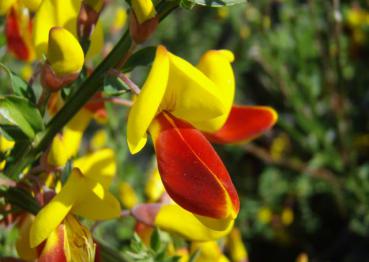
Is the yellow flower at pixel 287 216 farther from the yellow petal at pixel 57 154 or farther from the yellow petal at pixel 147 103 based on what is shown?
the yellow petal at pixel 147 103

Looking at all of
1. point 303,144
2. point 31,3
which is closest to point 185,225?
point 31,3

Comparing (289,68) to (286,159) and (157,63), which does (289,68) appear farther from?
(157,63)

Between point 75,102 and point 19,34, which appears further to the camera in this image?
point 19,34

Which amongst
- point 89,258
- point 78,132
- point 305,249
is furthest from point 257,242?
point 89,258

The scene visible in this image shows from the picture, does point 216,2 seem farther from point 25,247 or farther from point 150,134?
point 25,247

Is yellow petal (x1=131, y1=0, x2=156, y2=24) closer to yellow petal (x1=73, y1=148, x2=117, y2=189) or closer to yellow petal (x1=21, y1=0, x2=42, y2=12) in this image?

──────────────────────────────

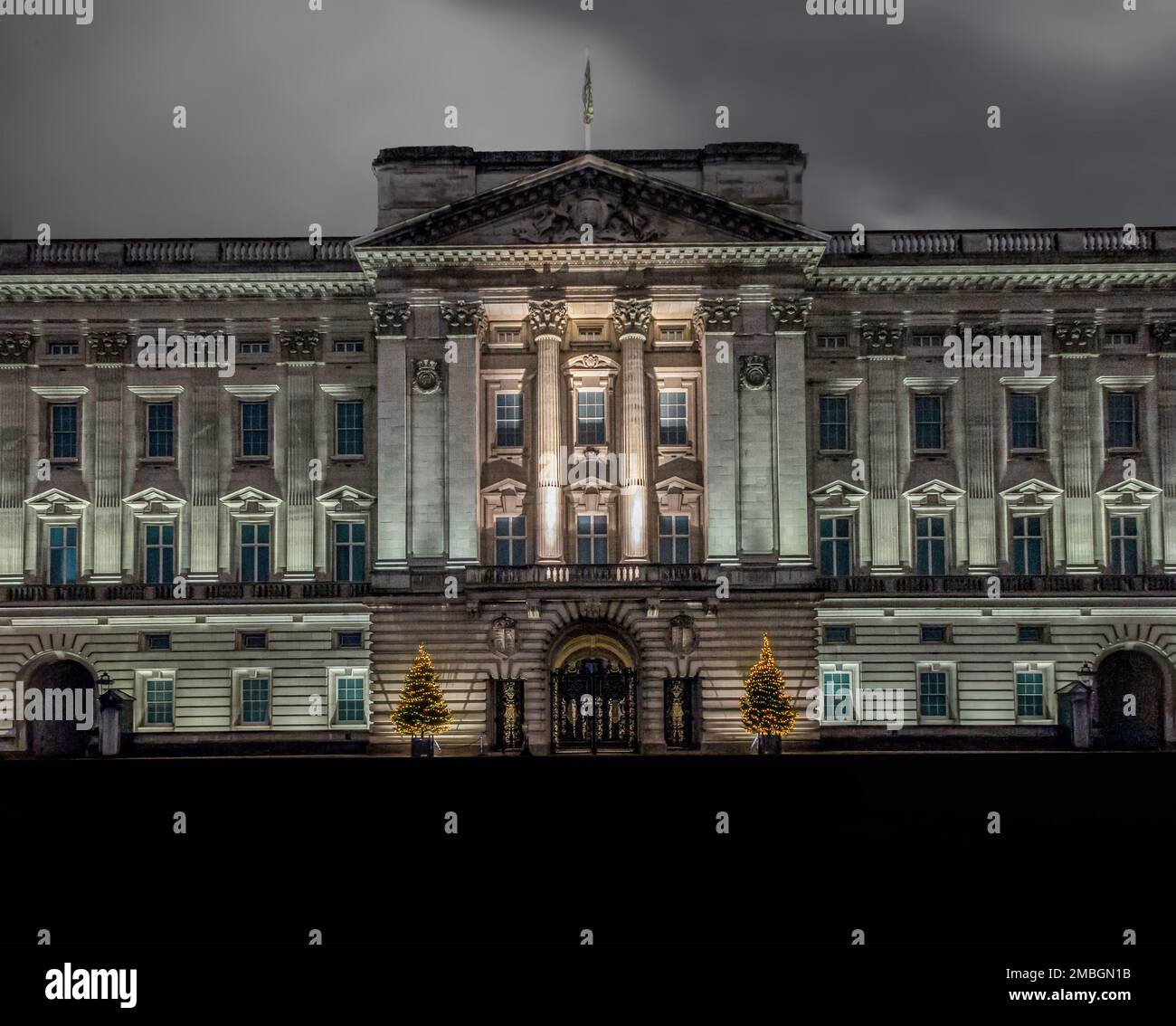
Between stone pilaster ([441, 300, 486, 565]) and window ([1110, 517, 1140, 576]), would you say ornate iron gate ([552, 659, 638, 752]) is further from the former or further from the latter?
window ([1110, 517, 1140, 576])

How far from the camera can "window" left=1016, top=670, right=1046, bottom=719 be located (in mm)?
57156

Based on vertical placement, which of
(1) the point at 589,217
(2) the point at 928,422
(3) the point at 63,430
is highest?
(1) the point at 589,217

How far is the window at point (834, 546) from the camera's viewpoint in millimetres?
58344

──────────────────────────────

— OBJECTIVE —
How many lines of the material above contain the string "yellow"? Case counts. Reply with the number alone.

— COMPLETED TASK —
3